§ **Material for the task**

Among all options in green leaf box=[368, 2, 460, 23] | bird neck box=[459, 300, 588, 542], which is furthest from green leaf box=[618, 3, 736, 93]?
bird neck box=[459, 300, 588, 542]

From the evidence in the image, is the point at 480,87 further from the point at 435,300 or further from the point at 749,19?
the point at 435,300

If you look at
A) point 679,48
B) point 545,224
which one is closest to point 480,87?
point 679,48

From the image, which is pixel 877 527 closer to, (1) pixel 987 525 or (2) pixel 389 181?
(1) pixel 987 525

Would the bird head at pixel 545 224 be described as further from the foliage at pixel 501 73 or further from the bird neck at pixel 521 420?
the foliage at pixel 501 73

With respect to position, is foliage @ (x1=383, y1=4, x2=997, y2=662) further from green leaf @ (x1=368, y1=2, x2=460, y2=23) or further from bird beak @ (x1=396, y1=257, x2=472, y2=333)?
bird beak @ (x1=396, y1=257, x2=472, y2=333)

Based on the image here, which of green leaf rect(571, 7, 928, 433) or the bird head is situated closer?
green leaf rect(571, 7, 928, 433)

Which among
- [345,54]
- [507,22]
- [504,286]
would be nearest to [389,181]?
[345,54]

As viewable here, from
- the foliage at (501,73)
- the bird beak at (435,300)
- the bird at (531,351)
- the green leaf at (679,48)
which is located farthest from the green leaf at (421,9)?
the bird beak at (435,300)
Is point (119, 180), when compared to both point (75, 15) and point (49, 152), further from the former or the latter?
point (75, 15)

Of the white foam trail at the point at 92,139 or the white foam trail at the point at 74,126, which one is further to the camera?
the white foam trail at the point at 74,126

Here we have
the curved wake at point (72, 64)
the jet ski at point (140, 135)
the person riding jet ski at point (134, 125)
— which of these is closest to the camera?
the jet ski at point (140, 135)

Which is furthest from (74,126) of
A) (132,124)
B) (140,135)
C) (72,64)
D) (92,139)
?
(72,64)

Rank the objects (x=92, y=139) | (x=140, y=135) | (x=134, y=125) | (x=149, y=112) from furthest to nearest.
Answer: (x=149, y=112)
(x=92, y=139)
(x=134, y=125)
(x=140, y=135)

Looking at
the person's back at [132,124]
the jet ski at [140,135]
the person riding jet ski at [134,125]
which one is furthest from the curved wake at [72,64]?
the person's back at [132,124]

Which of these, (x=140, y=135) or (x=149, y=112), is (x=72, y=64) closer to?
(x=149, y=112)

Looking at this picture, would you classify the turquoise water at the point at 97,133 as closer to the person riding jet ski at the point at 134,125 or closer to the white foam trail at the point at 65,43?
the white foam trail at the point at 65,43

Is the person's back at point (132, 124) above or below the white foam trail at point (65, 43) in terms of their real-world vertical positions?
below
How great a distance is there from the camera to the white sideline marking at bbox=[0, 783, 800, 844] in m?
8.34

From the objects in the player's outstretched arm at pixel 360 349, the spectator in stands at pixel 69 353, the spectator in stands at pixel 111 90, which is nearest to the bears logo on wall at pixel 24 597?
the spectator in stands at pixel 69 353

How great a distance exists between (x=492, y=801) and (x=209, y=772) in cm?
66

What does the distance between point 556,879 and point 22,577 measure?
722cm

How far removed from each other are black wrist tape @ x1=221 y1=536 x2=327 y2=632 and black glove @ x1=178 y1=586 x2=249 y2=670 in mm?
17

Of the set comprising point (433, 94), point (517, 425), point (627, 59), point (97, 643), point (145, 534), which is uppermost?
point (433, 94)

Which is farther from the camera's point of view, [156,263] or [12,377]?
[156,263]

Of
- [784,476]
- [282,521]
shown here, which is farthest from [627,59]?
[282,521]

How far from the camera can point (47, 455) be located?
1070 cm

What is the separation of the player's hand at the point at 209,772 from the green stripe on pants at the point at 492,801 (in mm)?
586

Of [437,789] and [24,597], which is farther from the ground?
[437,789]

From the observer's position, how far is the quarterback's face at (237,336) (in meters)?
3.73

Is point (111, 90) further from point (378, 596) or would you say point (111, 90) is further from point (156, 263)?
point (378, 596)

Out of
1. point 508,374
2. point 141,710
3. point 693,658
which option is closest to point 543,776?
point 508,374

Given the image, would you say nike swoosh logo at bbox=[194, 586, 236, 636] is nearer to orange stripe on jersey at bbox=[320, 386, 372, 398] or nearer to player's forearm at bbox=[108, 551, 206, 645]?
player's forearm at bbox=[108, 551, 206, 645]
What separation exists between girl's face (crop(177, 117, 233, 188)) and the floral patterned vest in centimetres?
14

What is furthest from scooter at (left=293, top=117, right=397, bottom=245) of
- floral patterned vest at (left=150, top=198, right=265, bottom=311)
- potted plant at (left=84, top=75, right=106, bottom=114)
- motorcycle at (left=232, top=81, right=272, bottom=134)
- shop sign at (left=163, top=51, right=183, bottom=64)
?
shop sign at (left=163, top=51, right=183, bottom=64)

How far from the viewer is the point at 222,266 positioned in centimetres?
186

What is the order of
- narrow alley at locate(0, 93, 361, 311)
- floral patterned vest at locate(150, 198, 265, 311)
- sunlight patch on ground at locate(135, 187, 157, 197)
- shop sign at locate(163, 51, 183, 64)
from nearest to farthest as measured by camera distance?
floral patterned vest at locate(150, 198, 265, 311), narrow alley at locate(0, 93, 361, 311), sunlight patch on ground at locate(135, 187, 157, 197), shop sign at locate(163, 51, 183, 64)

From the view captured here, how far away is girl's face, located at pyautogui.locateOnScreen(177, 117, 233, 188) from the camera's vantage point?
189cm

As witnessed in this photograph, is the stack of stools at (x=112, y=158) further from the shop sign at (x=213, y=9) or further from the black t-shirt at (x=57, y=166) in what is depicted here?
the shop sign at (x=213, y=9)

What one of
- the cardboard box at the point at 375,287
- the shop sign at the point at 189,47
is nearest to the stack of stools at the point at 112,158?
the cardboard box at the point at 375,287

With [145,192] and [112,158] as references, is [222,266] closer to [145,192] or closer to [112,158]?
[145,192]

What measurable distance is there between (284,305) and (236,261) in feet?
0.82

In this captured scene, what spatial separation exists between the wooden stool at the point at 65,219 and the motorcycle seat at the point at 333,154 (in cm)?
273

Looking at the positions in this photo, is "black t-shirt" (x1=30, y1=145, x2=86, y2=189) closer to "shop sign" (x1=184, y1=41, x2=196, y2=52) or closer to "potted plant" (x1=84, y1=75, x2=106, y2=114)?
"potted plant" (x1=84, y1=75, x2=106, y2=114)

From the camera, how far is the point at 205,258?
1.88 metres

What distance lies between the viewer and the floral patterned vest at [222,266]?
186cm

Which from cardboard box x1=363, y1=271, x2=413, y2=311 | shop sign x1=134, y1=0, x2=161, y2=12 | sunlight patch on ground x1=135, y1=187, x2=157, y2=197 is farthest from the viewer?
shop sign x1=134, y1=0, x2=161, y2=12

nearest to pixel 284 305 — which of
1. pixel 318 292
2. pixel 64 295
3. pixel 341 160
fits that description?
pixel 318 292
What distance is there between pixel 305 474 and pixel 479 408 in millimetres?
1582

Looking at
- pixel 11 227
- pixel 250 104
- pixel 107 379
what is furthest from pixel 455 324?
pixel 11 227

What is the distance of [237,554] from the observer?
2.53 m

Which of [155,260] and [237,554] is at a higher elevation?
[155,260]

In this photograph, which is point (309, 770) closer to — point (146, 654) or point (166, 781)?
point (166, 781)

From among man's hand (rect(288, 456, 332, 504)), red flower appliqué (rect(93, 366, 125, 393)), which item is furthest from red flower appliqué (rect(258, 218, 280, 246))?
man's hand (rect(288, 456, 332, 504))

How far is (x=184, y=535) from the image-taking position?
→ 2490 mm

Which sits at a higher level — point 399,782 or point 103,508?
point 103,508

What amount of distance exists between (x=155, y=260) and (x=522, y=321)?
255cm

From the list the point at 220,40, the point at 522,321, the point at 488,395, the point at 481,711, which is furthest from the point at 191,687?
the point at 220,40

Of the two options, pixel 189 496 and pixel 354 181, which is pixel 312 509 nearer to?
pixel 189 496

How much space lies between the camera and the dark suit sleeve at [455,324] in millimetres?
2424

§ **Exercise prompt**
Copy everything from the line containing "nearest to pixel 284 305 — which of" down to the last line of the records, without changing anything.

§ **Answer below**
nearest to pixel 284 305 — which of
1. pixel 318 292
2. pixel 64 295
3. pixel 341 160
fits that description?
pixel 318 292
What distance is there between pixel 305 474 and pixel 479 408 in millimetres?
1582

Looking at
- pixel 11 227
- pixel 250 104
- pixel 107 379
what is furthest from pixel 455 324?
pixel 11 227

What is the distance of [237,554] from the observer?
2.53 m

Which of [155,260] and [237,554] is at a higher elevation?
[155,260]

In this photograph, which is point (309, 770) closer to — point (146, 654) or point (166, 781)?
point (166, 781)

From among man's hand (rect(288, 456, 332, 504)), red flower appliqué (rect(93, 366, 125, 393)), which item is furthest from red flower appliqué (rect(258, 218, 280, 246))?
man's hand (rect(288, 456, 332, 504))

How far is (x=184, y=535) from the image-taking position?
→ 2490 mm

Which sits at a higher level — point 399,782 or point 103,508?
point 103,508

What amount of distance exists between (x=155, y=260) and (x=522, y=321)?
255cm

From the list the point at 220,40, the point at 522,321, the point at 488,395, the point at 481,711, which is furthest from the point at 191,687?
the point at 220,40

Of the two options, pixel 189 496 and pixel 354 181, which is pixel 312 509 nearer to?
pixel 189 496

How much space lies between the camera and the dark suit sleeve at [455,324] in millimetres?
2424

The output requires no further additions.